These days I am reading a book titled Reduced to Ashes by a Vienna-based human rights expert. Within its pages I found something I did not know, and it made me feel lucky, because my father was able to generate ten lakh rupees for the Inspector General of Police to secure my release. Thousands of innocent people ‘disappeared’ then and the police killed thousands in custody and carried out secret cremations. Vienna-based Ram Narayan Kumar spent the last two decades of his life uncovering the truth about the secret crematoriums. The police, he writes, also created a climate of moral revulsion, sometimes they would themselves engineer heinous crimes – just like the terrorist – killing innocent people.
Sometimes a feeling grows within me to stop everything and scream like the magic-realist dwarf narrator in that German novel called The Tin Drum. Scream and shatter all things made of brittle glass. The body that they tortured is still within me. Sometimes it dissolves completely and it feels as if the process of dissolution is irreversible, but then it swells again, becomes bigger than me. I don’t want to stay like this for the rest of my nights. I want the swelling to shrink, to metamorphose into an invisible dot, I want the weight within me to become weightless, I want to experience weightlessness.
Not a single year goes by when I don’t encounter a person from the diaspora who claims that ‘you Sikhs deserved what you got’. ‘Achha hua.’ Huge violence in those two words. Often such characters are highly educated professionals. When I narrate the short version of my story their eyes pop out – but we never meet again.

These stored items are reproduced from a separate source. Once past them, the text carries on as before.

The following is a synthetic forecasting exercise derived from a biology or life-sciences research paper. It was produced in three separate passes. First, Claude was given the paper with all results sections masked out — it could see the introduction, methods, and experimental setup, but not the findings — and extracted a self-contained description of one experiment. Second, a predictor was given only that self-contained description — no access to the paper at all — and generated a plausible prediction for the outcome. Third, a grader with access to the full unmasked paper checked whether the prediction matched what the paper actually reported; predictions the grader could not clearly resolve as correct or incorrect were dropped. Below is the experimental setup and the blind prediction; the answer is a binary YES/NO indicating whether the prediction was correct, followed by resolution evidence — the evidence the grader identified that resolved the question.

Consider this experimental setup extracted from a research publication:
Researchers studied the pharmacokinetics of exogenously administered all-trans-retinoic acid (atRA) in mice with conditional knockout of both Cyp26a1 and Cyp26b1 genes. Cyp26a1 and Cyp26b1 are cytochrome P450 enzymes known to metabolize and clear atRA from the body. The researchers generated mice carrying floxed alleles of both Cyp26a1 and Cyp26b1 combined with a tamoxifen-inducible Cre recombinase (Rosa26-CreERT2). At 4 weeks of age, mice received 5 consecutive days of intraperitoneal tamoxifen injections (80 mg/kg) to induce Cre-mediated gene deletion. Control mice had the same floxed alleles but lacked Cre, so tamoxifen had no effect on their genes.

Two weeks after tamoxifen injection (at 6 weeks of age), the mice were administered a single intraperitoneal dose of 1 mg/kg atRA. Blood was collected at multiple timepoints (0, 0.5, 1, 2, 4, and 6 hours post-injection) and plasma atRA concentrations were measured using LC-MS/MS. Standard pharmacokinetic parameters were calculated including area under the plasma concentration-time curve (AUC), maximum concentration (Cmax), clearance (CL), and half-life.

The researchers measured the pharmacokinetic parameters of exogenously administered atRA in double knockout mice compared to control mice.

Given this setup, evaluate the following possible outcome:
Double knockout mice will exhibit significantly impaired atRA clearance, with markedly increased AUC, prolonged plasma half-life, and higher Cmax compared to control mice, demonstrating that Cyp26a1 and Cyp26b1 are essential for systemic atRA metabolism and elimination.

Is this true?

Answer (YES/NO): YES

What hurts me more than anything else is that my father never painted after we moved to Chicago; he grew his beard long, but never recovered from the shock. He drove a cab and that is how he raised me. He gave up what he loved the most, he had rebelled against his family members to study the visual arts, and he gave it up to drive a cab. No more Picasso, Matisse, Lady in Moonlight, Jamini Roy, Karkhana paintings. He purged art from his everyday life. Even the cab stopped after thirteen or fourteen years, he aged before his time, he would stammer, and lost the use of both hands, he was unable to apply torque with his fingers, unable to unbutton his shirts, unable to put socks on by himself and tie shoelaces. I feel like writing my own book and dedicating it to him. The narrator would completely repress his painful memories; he speaks the language of silence. But silence is not a real language. My father was like that, and I don’t want to become him.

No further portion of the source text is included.